De « La jeune fille et la mort de Schubert » souvent écoutée ne demeure qu’une continuité qui s’élève, acte sans lieu, mais qui aujourd’hui appelle, retient des feuilles luisantes, petites, nombreuses, voisinant avec les palmes trouées du figuier et ces épis de maïs couvrant le sol et ainsi ce titre : la jeune fille et la vie. Retour au chant de Schubert où le poète voulait que la durée ne prît pas fin, qu’elle navigue sans sombrer et, si le peintre intervenait, il doterait la jeune fille d’un présent toujours à venir, alors que la mort et son terme n’ont ni date ni lieu. Le mot « dévotion » était écrit, rambarde, comme si c’était la sincérité absolue et ce retour tactile de la pensée au corps.
Il pousse à bout la régularité de son chant, plus vite que l’eau, son courant : annonçant la jeune fille, sa blancheur dorée, rose, le linceul noir incessant de la mort. Schubert a cette force qui fait don de ce qu’il voit ou saisit.
Il revient au lieu de départ : les feuilles de maïs comme des langues lui faisaient des passages savants – de dos et de face avec la bouche en avant – , les tiges, arrivées à hauteur de ses cheveux, étaient autant de filets enserrant, lui ouvrant ces images qu’elle voulait donner.

L’image n’est pas un fait d’utopie. Ce qu’elle dénote sans que le temps intervienne au fur et à mesure des dévoilements, ce sont des mots : les lèvres, les seins, les fesses, le nombril. Ils s’accompagnent de traversées, de juxtapositions, d’étalements, sans que la jeune fille le veuille et il s’agira de chair et de feuilles qui auraient pu déjà être écrits ou/et peints.

Que rejoignait-elle, avec ce désir si tenace, farouche, cette volonté de ne pas voir disparaître l’image en deux versions : de dos, du sombre au blanc, de face, sans que son regard s’en mêle.
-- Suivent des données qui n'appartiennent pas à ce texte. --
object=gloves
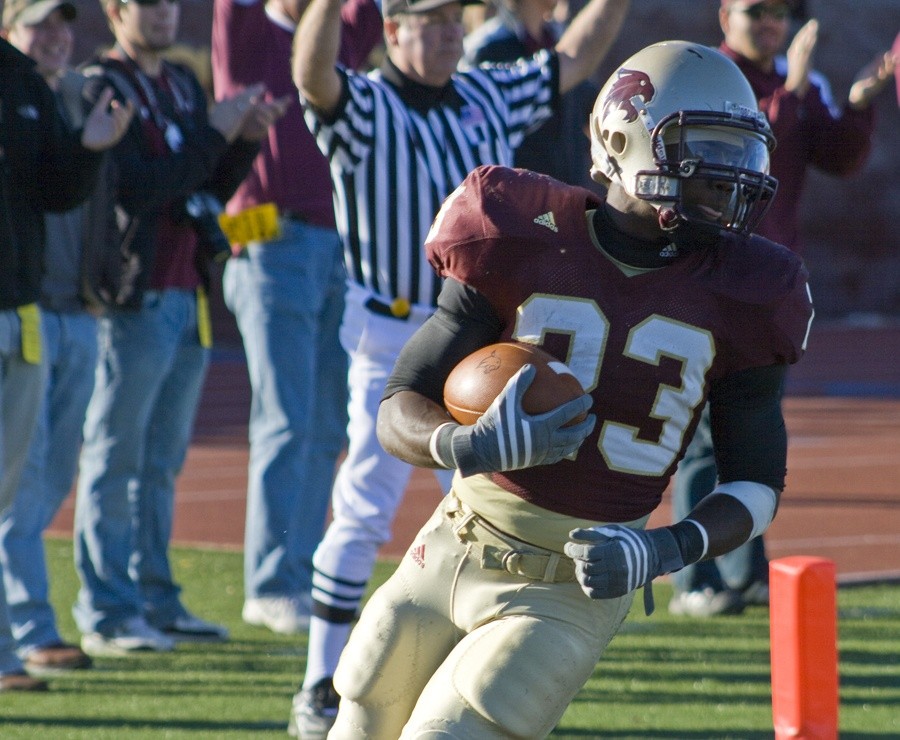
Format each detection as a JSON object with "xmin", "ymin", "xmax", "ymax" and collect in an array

Elle est « dans le simple appareil / D’une beauté qu’on vient d’arracher au sommeil ».
Plus de saisons, plus de feuilles, plus d’enclos où vous réunir, plus de lumière qui vous effarouchait : seule l’image et son temps restreint restent lus et vus. – Le corps de face ou de dos est laissé au temps du coloriste ou du poète.

Elle est la passagère, elle voudrait revêtir la stature de l’étrangère pour que le désir naisse du regard qui ne la laisse pas, et c’est un arrêt jusqu’à l’image qui sera reprise, des mois et des mois plus tard, afin que sur la toile ou sur la page blanche, la jeune fille revienne avec ses mouvements, ses intentions et son esprit agissant.

Ainsi le détournement sera créé par cette image, étendant des jours interrogatifs, avec cette brièveté que l’avers et le revers du corps auront faite.
Tous les bruits avaient disparu : la rivière dans sa marche à pas rapides ou lents ou arrêtée par les pierres, les feuilles du maïs et ce cercle idéal avec tantôt ce rocher qui lui faisait face, tantôt sur sa gauche, le chemin allant à la rivière.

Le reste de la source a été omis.